Relativamente invece alla continenza, ovvero alla correttezza formale della esposizione dei fatti, è necessario che il diritto di cronaca venga esercitato con moderazione e con proporzionalità nelle modalità espressive, le quali non debbono comportare delle espressioni denigratorie o comunque che celino attacchi personali volti a colpire l’altrui dignità. La Cassazione con la sentenza in commento precisa che tale requisito deve avere in oggetto non solo il contenuto dell’articolo “ma l’intero contesto espressivo in cui l’articolo è inserito, compreso titoli, sottotitoli, presentazione grafica, ecc.” in modo tale da far si che anche il lettore disattento non venga fuorviato dalla notizia.

La Corte di legittimità, dopo aver pertanto esposto i diversi principi cardine esistenti in materia, si è espressa nel merito della questione ad essa sottoposta, riguardante la diffusione di una notizia relativa ad una malattia che aveva causato la morte di un ragazzo, aggiungendo che la medesima caratterizzava lo stato di salute anche dei fratelli maggiori.
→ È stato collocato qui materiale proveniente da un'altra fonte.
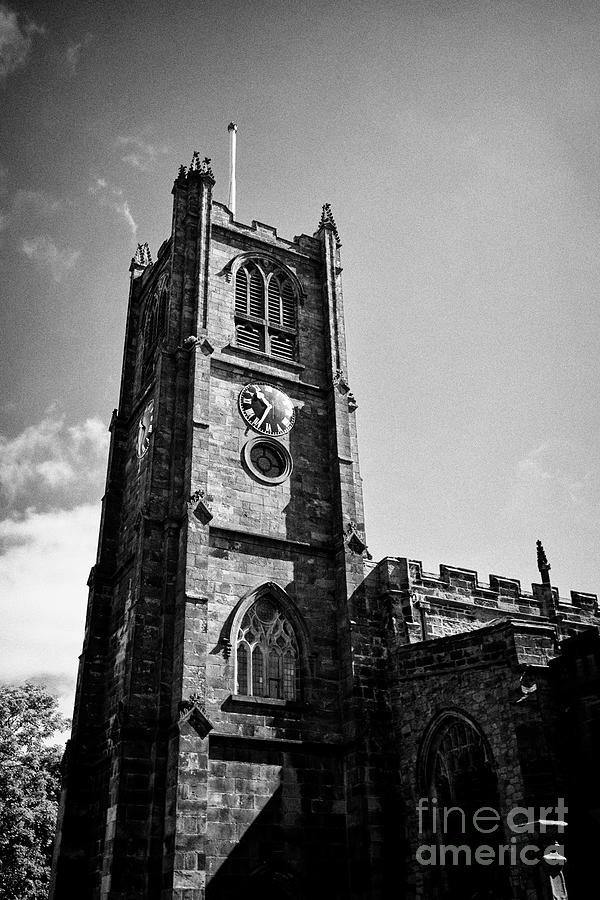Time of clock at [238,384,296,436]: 10:34
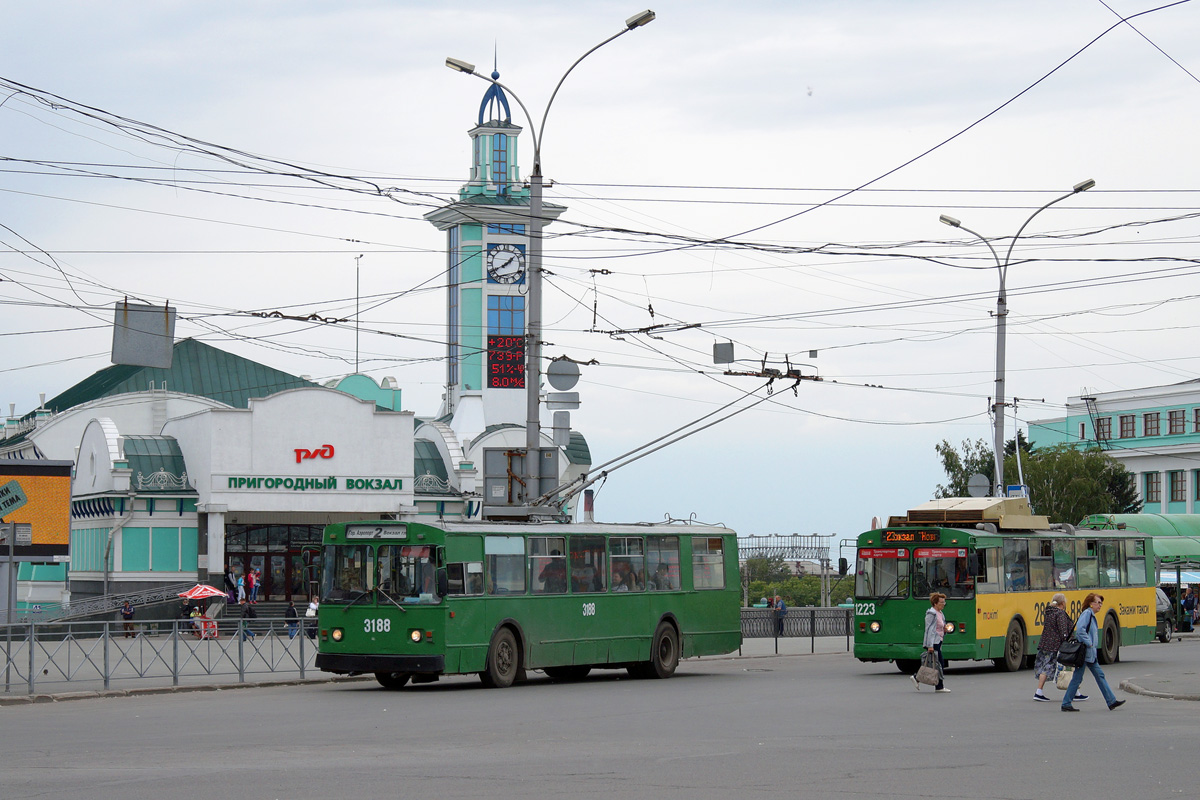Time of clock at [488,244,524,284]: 1:40
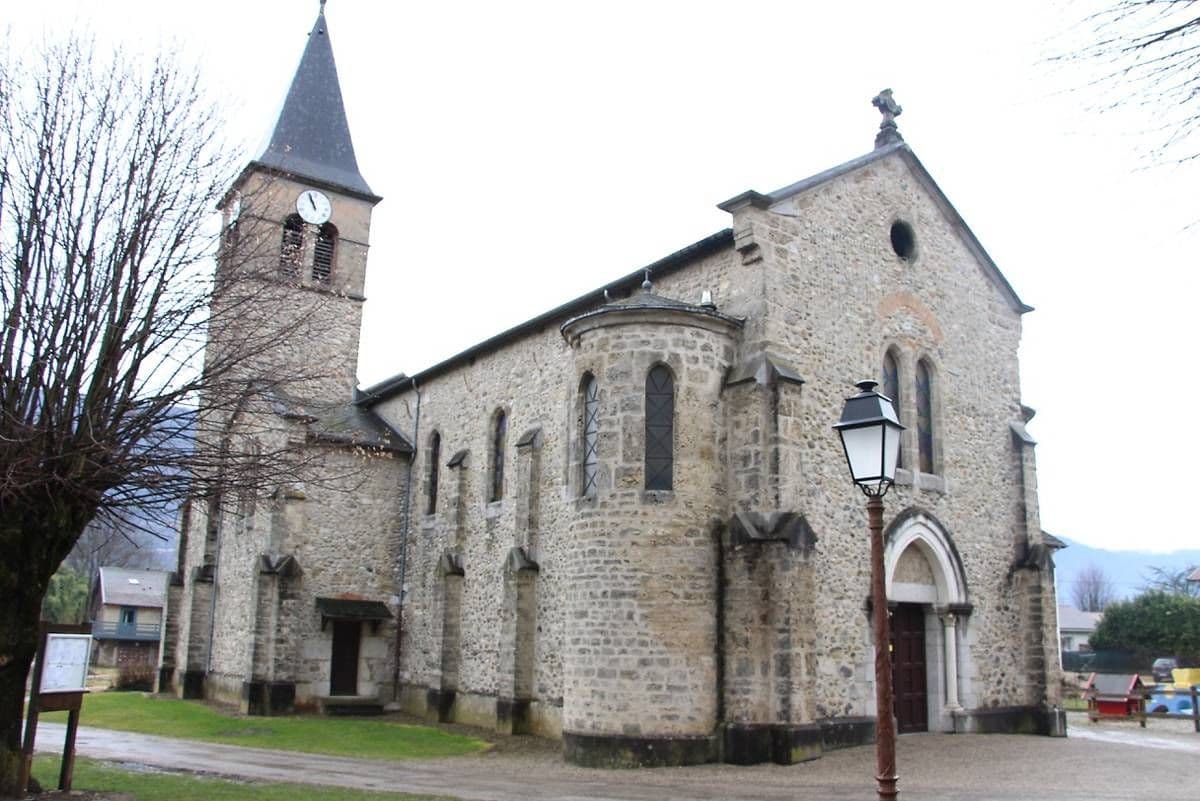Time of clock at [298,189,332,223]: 10:56
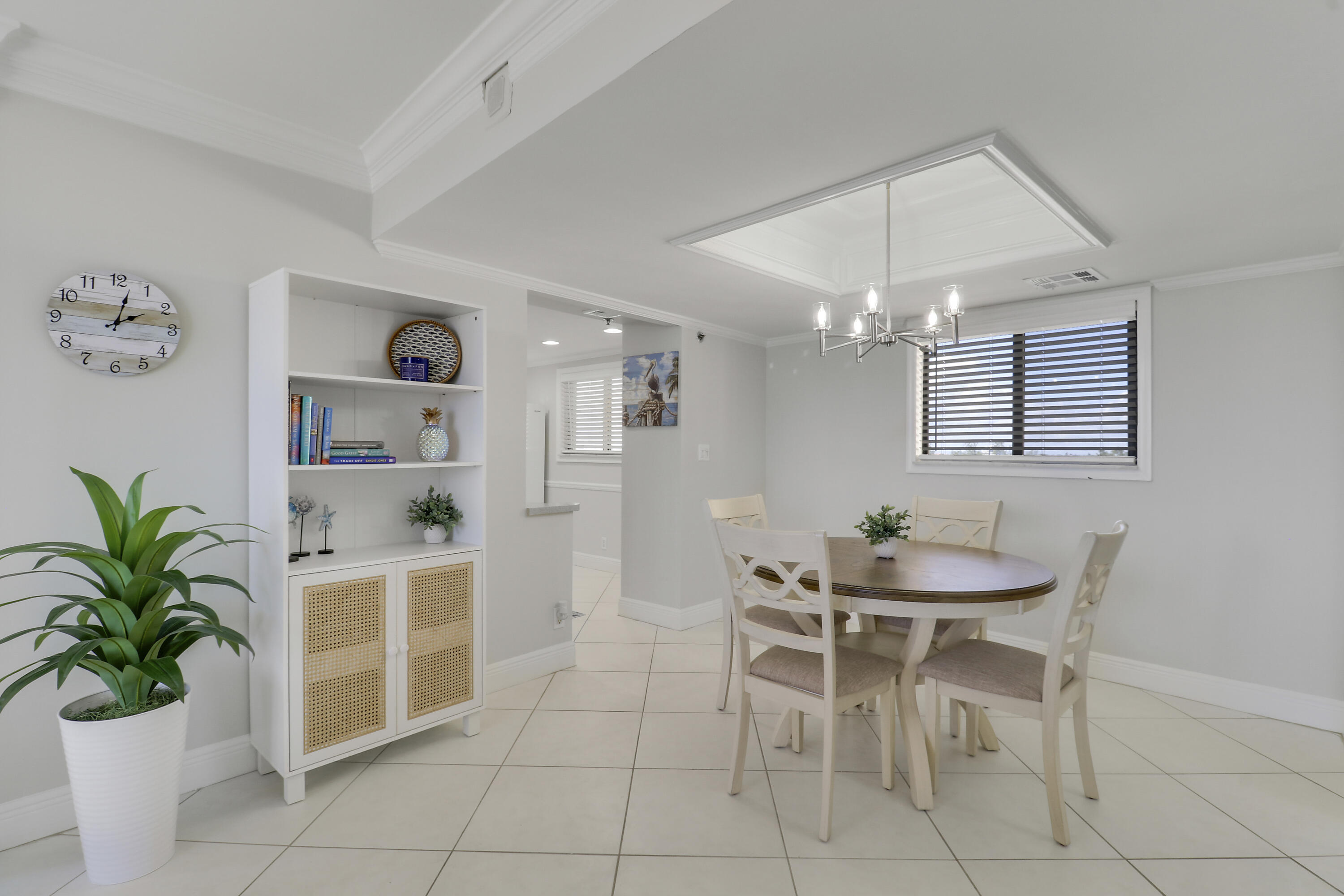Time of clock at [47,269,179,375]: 2:02
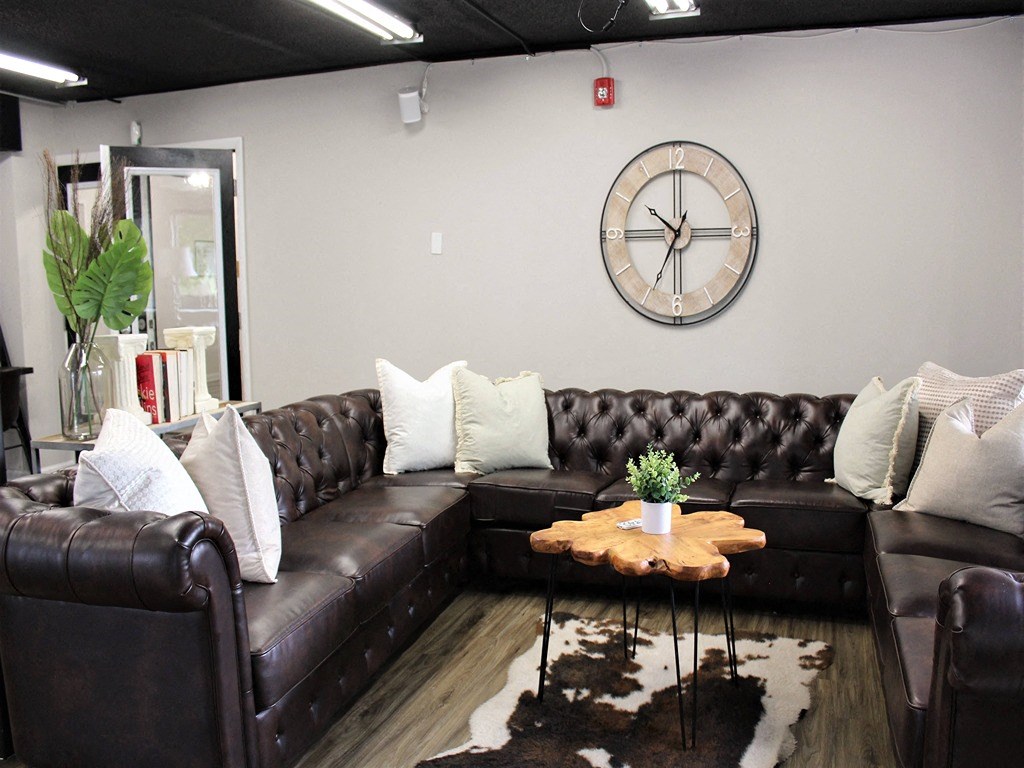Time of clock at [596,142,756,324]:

La III Sezione, pertanto, condividendo la ricostruzione operata dal giudice di merito, ha affermato che la divulgazione dello stato di salute dei fratelli del defunto era del tutto “avulsa dal contenuto dell’articolo e dall’informazione che il giornalista doveva offrire”. Difatti pur non essendo contestata la veridicità della notizia, e che l’espressione verbale non era lesiva della reputazione e dell’onore dei soggetti interessati, era manchevole dell’interesse pubblico alla conoscenza della sussistenza della patologia dei prossimi congiunti, in quanto era necessario (e dunque sufficiente) che la notizia riportasse come “il decesso non sia avvenuto a causa di una malattia che potesse essere una forma virale tale da determinare pericolose forme di contagio per la salute collettiva”. 

Nel caso di specie, infatti, l’interesse pubblico era soddisfatto fornendo esclusivamente tale informazione, evitando l’eventuale sorgere di allarmismi. Mentre la diffusione della notizia relativo allo stato di salute dei prossimi congiunti, talaltro senza il loro consenso come richiesto dalla normativa relativa al trattamento e alla divulgazione dei dati sensibili, non aveva alcuna attinenza con la notizia principale, ma era stata resa al solo scopo “di catturare una maggiore attenzione del lettore”. Asserzione che trova conferma anche nella disciplina normativa del diritto di privacy che era applicabile al caso di specie, la quale consente la diffusione di dati inerenti alla salute soltanto laddove abbia un interesse pubblico. 

Un ultimo aspetto esaminato dalla Cassazione, attiene il risarcimento del danno da lesione del diritto alla riservatezza. In ossequio al principio consolidato, l’art. 2059 cc, laddove consente il risarcimento del danno nelle ipotesi previste dalla legge, non è relegato soltanto laddove consegua ad un fatto-reato, cosi come interpretato dalla giurisprudenza più remota, ma consente al danneggiato di essere ristorato anche del danno non patrimoniale, in quanto il legislatore, attraverso la norma attributiva del diritto al risarcimento (ex art 25 della l. 675/1996 in ragione della ratione temporis, essendo i fatti di cui in giudizio avvenuti nell’anno 2000), ed attenendo la qualificazione di danno non patrimoniale come categoria unitaria, le cui diverse definizioni di danno biologico, morale soggettivo o esistenziale rappresentano delle mere indicazioni, comporta che il concetto di legge richiamato non debba essere inteso soltanto in senso formale (e quindi relegata meramente all’art 185 c.p.) ma anche in senso sostanziale, potendo essere risarcito anche ulteriori diritti riconosciuti e garantiti dalla legge, in primis quella costituzionale. 

Nel caso di specie, il fatto illecito produttivo del danno si è verificato in un periodo della vita dei fratelli in cui, essendo in fieri la formazione della loro personalità, era molto importante la coltivazione di attività sociali comprensivamente intese. La notorietà della notizia del decesso del fratello e della divulgazione della patologia di cui soffrivano, ha ingenerato in loro un timore di non essere accettati e di essere considerati malati all’interno della comunità in cui vivevano, in quanto la diffusione della notizia era contenuta in un giornale locale, il cui bacino di lettori era sostanzialmente coincidente con la collettività in cui vivevano.